Let's go with what the classical theist says. Evil is not a reality, it is a privation of reality.

"Privation" might appear foreign, but let's use another example.

Take a straight piece of metal.
It just is straight. If you zoom into the piece of metal you see small holes and bigger holes. These holes are privations of the reality of the straightness of the piece of metal.

Now someone comes up with the ingenious "The holey piece of metal challenge".
He argues that the evidence of all the holes in the piece of metal can be used to argue against a straight piece metal. And he argues that the straight pieces on the piece of metal can be used just as well to argue against a holey piece of metal. This person is also working with our familiar, pretheoretical concepts of straight and holey, on which, for example, holes in a piece of metal are holey, and holes inflicted for no good justifying reason is a gratuitous holey piece of metal.
Ok great, now we see holes, does this all of a sudden mean the piece of metal is not straight? Of course not. The challenge misses the point, it is irrelevant. And it is precisely because the challenge does not recognize that holes are privations of a straight piece of metal.
Joshua Cordray said…
I cannot see why Prof Law's Evil God Challenge is even a challenge!

I quote Prof. Law:

"I am asking them to explain why belief in a good god is more reasonable than belief in an evil god, particularly given that the evil god seems to be ruled out on straightforward empirical grounds (i.e. so why isn't the good god, notwithstanding all the theodicies, args from miracles and religious experience, etc. all of which can be flipped)."

Now, totally apart from the simple throwing out of your hypothesis because even you do not believe it, I think it is possible to say it is more reasonable to believe a good God exists because this universe could not have been the product of an evil god but it could have been the product of a good God.

Why?

Read my entire response at

http://jcordray.wordpress.com/2011/11/15/the-evil-god-challenge-from-professor-stephen-law/

It is too long to post here!
Steven Carr said…
I think funnyatheists is claiming that if I hit him over the head with a straight piece of theological debating metal, the pain and suffering he would get would not be reality , just a sign that I am not doing him much good.

Someone who claims pain and suffering do not exist in their own right is not to be allowed to enter discussions with adults.
Steven Carr said…
It is far more reasonable to say that wellbeing is a lack of suffering and tragedy than that suffering and tragedy is merely a lack of wellbeing.
Anonymous said…
Has it ever occurred to you Steven (Carr) that different people may have different concepts for the terms "existing", "act of existing", "being", "essence" etc.?
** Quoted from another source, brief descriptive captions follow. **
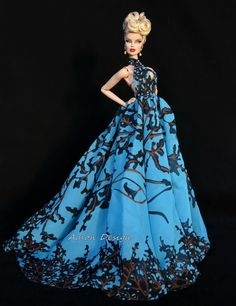 Amon Design Gown Outfit Dress Fashion Royalty Silkstone Barbie Model Doll FR FOR SALE • $49.99 • See Photos! Money Back Guarantee. 800x600 Normal 0 false false false EN-US X-NONE TH MicrosoftInternetExplorer4 Satisfaction guarantee : if you are not satisfied with the product you purchased for any reason, please contact us or 331930504070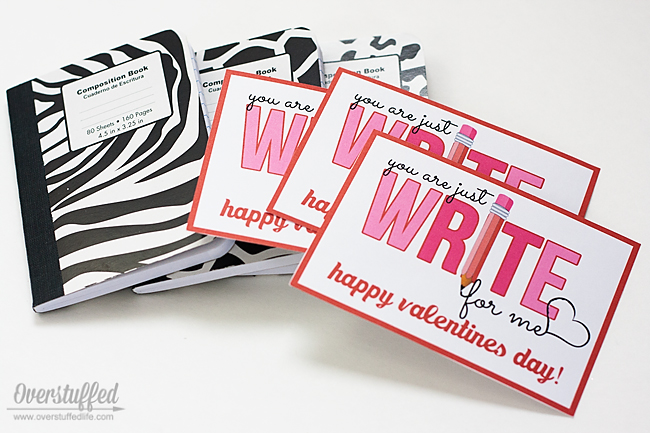 "Super cute Valentine's Day printable for use with notebooks, pencils, or other writing utensils. ""You're just WRITE for me"" #overstuffedlife"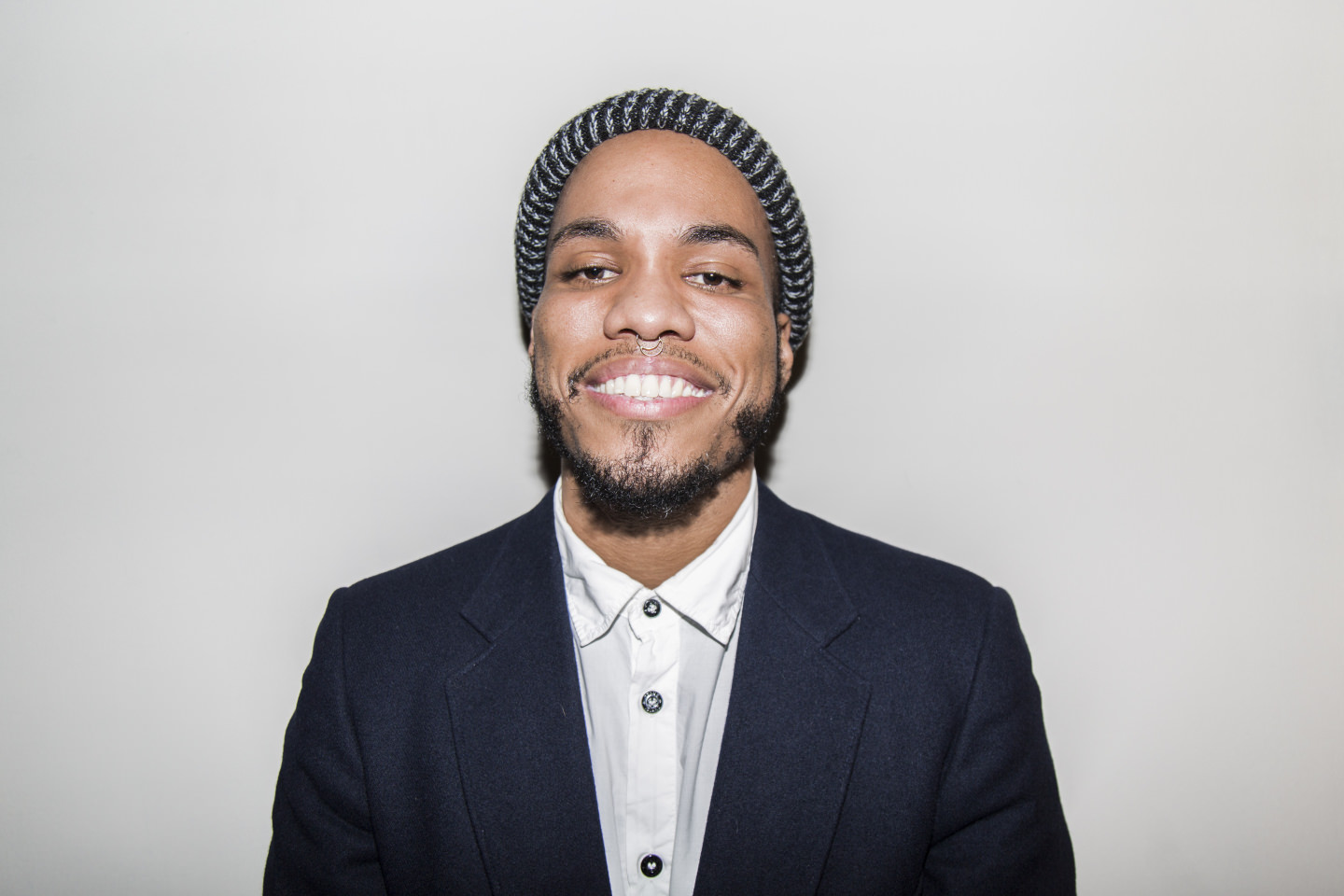 Image result for anderson.paak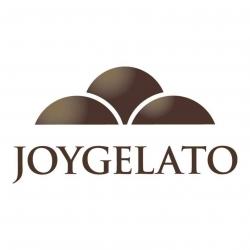topping ciocolata alba cu alune JOYTOPPING 1kg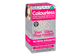 Thumbnail of product Colourless - Max Condition Hair Colour Remover, 1 unit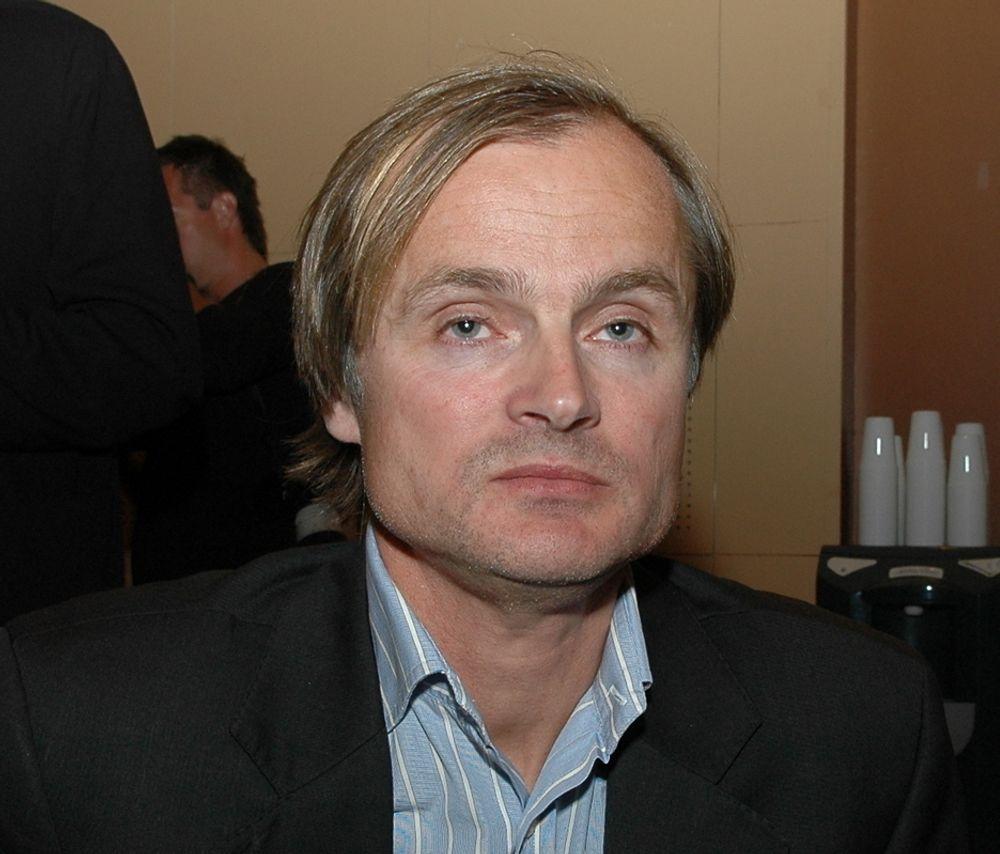 TROSSER INGENIØRMANGEL: Øystein Stray Spetalen vil bygge opp et stort selskap innen marin- og subseateknologi.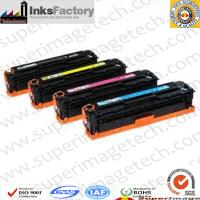 China HP Laserjet Toner Cartridges on sale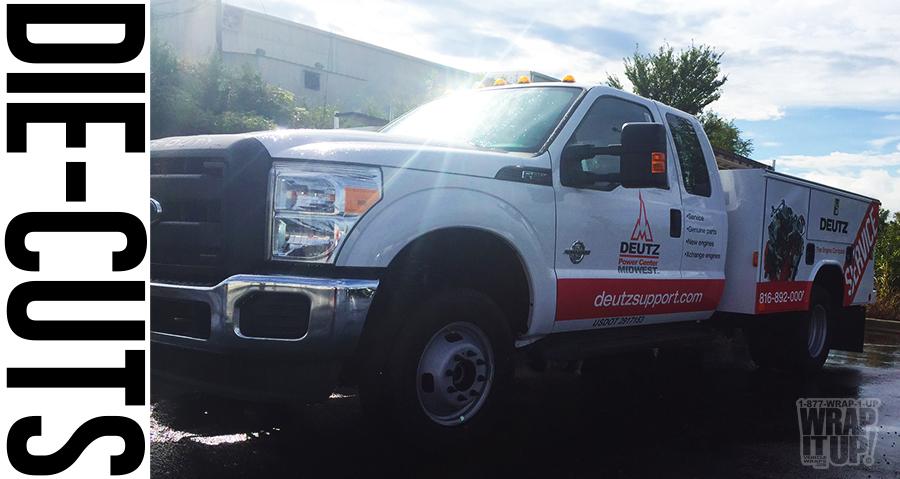 Truck Wrap Deutz2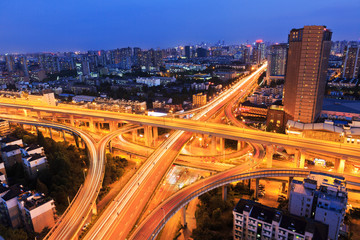colorful city interchange overpass at night in hangzhou,China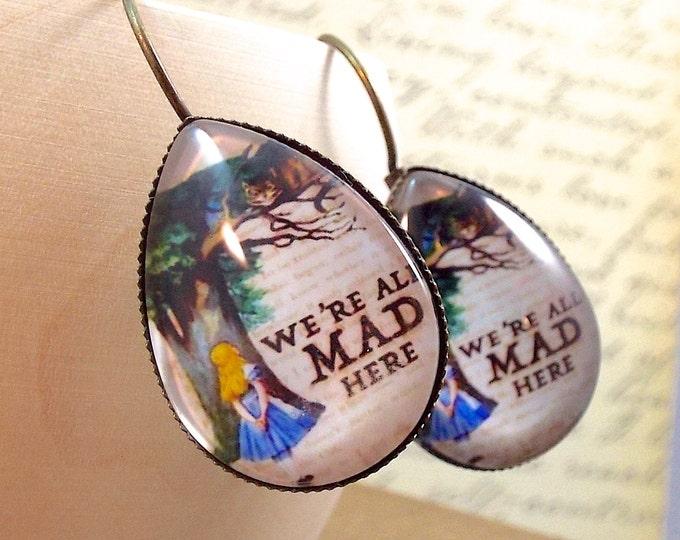 Modern Alice in Wonderland Chesire Cat Teardrop Earrings - Modern Antiquity by SPDJewelry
Have you heard about "The Principle of Charity"? Read a bit about it.
David Span said…
dguller

Thank you for your response. It does suggest that I need to write my points in more detail to avoid them being misunderstood. However, they seem clear enough, and I do not see how your elaboration counters what I said. You show the Thomist definition of good/bad. (I used the term "assertion" rather than "definition".) But that's the point, it's their definition.

So you say that the “definition is that the degree of goodness of X depends upon the degree to which X’s nature is actualized.” You use the example of a mother caring for her child. But how can we assert that this applies to a god? Even BenYachov elsewhere: (1) quotes Anthony Kenny saying that god cannot be part of a moral community; (2) quotes Aristotle saying we cannot attribute moral virtues to divinity; (3) provides another quote that “characterizing the God of classical theism as either virtuous or vicious is unintelligible”; and (4) quotes Freser saying that concepts such as moral obligation “make no sense when literally applied to God”.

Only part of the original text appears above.